February 25, 2020

CDP Data Warehouse Experience: The Hadoop Paradigm Shift

By Peter Doyle

Cloudera Data Platform (CDP) represents a major step forward toward combining the value-added distributions of Hadoop from both Cloudera (CDH) and Hortonworks (HDP) into a unified, cloud-ready Data and Analytics platform. CDP maps out a new direction to manage and expand large data workloads into single-cloud, multi-cloud, or cloud-data-center hybrids — wherever you need it, whenever you need it. 

CDP

Combining over 30 open source projects, CDP is incredibly comprehensive; however, it can be overwhelming to figure out how all the pieces fit together. The complexity can become a barrier to entry for individual teams, each with a slightly different focus on platform use. 

CDP addresses this challenge by providing persona-based entry points into the stack that target specific areas for Data Engineering (DE), Business Intelligence (BI) and Machine Learning (ML). These are just entry points; CDP is composed of modular services that can be approached either as a whole or selectively, depending on the need. 

CDP consists of the following component services:

  • Management Console — web-based portal into CDP Environments 
  • Workload Manager — telemetry and visibility into workloads down into specific databases, statement types, or users
  • Data Catalog — unified management security and governance visibility across multiple CDP environments
  • Replication Manager — data migration and propagation 
  • Data Hub — managed workload runtime services 
  • Data Warehouse — auto-scalable data marts and data warehousing 
  • Machine Learning — workbench for data science and data engineering 
  • Cloudera Runtime — core open-source distribution within CDP, along with the bundled CDH facilities, such as Cloudera Manager (CM), adjusted to run on top of managed cloud runtime(s) that ties together Data Hub, Warehouse, Replication Manager, and Data Catalog 
  • Data Center — CM and CDH versions of CDP designed to run on traditional data center clusters, and to offer the ability to dynamically scale by leveraging container-based solutions

Simplified capacity planning with Data Warehouse Experience

Quite often, capacity planning for single-platform workloads is calculated by determining the largest load possible, then adding a little additional headroom; however, these worst-case scenarios usually far exceed the capacity requirements of typical day-to-day operations. Another problem in shared multi-tenant environments is that the“quiet” loads can become adversely affected by “noisy” loads that drain shared resources until they complete, which often makes scheduling workloads to meet business requirements, like SLAs, a major challenge. 

To address these issues, CDP allows you to offload excessively burdensome workloads to an on-demand CDP cloud environment —  providing the additional capacity and isolation that these “noisy” workloads demand.

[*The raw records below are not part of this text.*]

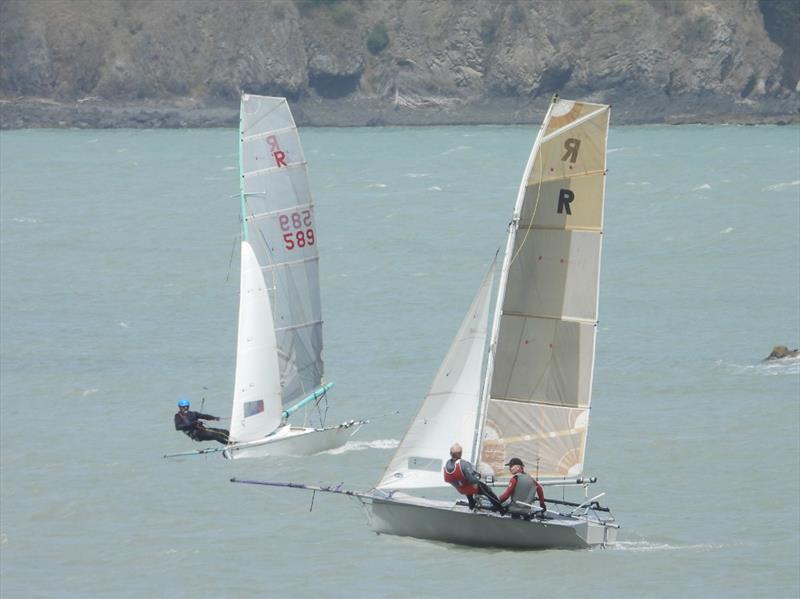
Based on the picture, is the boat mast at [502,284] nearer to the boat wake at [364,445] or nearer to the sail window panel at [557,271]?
the sail window panel at [557,271]

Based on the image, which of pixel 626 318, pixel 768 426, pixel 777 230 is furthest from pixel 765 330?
pixel 777 230

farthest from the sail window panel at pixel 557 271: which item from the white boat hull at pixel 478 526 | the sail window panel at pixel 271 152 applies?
the sail window panel at pixel 271 152

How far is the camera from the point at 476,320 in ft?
103

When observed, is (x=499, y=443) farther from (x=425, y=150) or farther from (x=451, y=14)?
(x=451, y=14)

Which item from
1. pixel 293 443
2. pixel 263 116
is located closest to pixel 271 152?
pixel 263 116

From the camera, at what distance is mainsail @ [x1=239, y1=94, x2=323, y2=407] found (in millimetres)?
41844

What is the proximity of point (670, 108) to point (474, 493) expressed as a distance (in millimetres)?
143532

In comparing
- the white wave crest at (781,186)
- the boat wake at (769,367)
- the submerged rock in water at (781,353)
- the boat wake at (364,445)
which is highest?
the submerged rock in water at (781,353)

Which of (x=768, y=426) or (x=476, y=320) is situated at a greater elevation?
(x=476, y=320)

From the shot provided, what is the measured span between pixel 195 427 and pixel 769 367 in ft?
59.2

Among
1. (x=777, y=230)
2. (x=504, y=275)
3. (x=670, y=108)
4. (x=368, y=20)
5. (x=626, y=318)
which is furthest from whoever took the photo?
(x=368, y=20)

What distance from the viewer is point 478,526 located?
3130 cm

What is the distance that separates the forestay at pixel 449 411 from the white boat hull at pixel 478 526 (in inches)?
16.2

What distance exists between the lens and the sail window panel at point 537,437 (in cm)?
3114
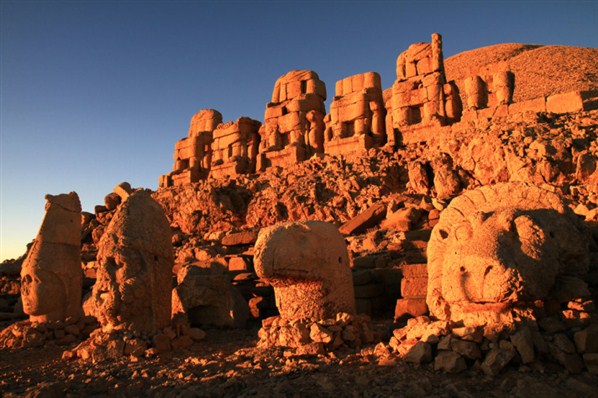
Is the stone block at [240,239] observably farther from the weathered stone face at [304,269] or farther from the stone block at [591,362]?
the stone block at [591,362]

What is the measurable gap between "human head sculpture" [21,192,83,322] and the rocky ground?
1997 mm

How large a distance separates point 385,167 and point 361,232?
352 cm

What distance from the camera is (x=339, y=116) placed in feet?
51.9

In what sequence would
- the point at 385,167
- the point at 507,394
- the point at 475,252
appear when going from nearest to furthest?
the point at 507,394, the point at 475,252, the point at 385,167

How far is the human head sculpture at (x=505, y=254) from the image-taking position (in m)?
3.60

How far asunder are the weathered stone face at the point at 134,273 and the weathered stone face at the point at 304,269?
1681 mm

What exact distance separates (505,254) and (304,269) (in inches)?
78.8

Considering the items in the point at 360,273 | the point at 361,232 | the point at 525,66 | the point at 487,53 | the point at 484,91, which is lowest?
the point at 360,273

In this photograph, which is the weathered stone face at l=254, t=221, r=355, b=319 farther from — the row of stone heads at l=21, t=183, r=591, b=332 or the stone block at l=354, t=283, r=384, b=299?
the stone block at l=354, t=283, r=384, b=299

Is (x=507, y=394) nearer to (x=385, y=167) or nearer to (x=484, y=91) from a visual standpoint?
(x=385, y=167)

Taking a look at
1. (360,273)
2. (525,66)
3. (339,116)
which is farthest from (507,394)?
(525,66)

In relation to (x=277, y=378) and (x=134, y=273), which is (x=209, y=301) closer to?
(x=134, y=273)

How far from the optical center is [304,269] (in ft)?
15.8

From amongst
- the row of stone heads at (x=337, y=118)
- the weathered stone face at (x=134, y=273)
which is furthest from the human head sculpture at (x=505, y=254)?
the row of stone heads at (x=337, y=118)
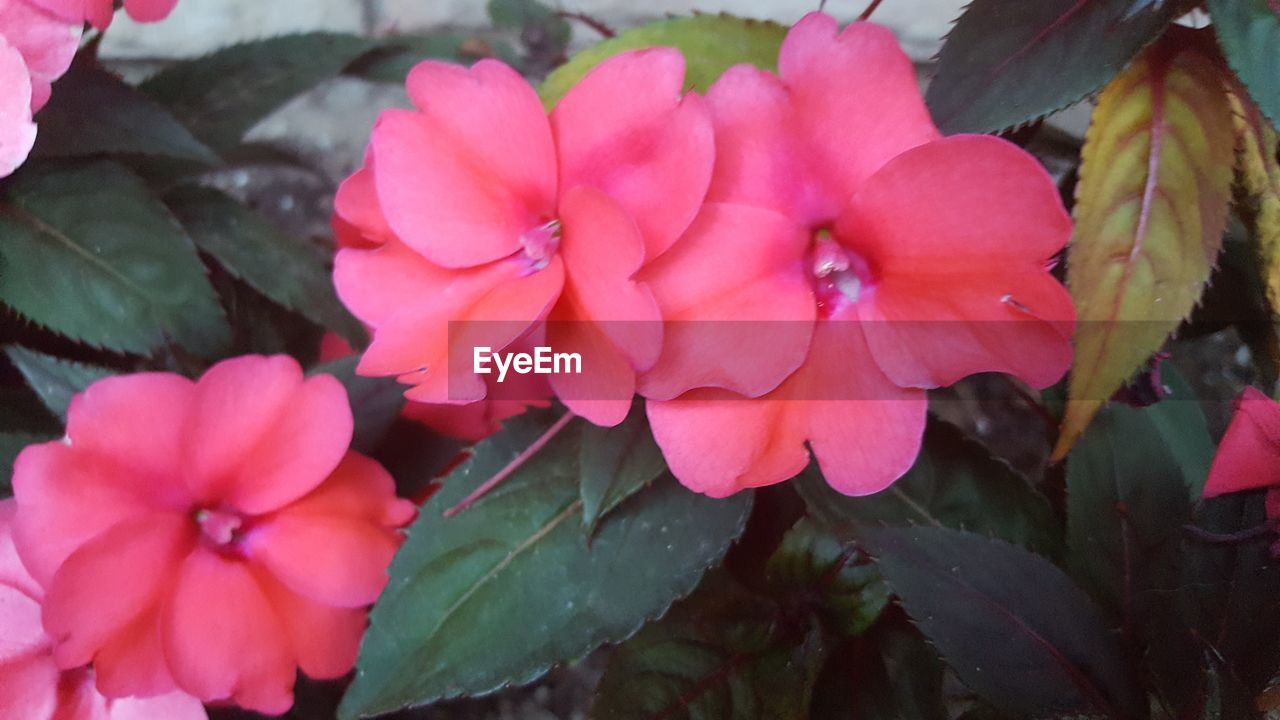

This allows core platform storage and workload capacity to grow at a predictable, linear rate over time; meanwhile, exceptional workloads can be offloaded and costed out just for those specific workloads that exceed normal capacity. 

CDP Data Warehouse Experience (DWX) is a facility within CDP that combines compute and storage resources into a managed, on-demand cluster, that can be spun up and isolated from other workloads. For example, suppose you want to offload some excessively complex reporting that needs to be done on a month-end cycle. Rather than trying to squeeze other workloads — risking resource contention and unpredictable runtimes or worse — you can leverage DWX. 

With DWX, you can simply choose a Hive or Impala SQL Engine and set it to auto-scale virtual warehouse instances with an upper limit on resources, and even set cost thresholds. A Hive Virtual Warehouse can be configured to start out with a specific number of Coordinators, Executors, and Executor Groups to work on a single isolated query, and those can be sized appropriately based on the size of the warehouse itself. 

Hive Virtual Warehouse

Hive Virtual Warehouse auto-scaling manages resources based on query load, allowing compute resources to expand when either headroom (the number of available coordinators) or wait time (the query queue capacity) is exceeded.

HiveServer

When no queries are sent to the executor group (as defined by the auto-suspend timeout), the cluster scales down, and nodes are released. The query endpoint still remains available; however, the cost of keeping an entire cluster running has been contracted back to the minimal configuration. 

Digging deeper into CDP

Providing a robust, cost-effective data workload platform can be a daunting job — especially without the kind of “platform-on-demand” capabilities offered by CDP. Fortunately, helping businesses make the most of their cloud and data-center investments —enabling them to adapt to shifting capacity demands and meet their SLAs — is exactly what CDP was designed to do. 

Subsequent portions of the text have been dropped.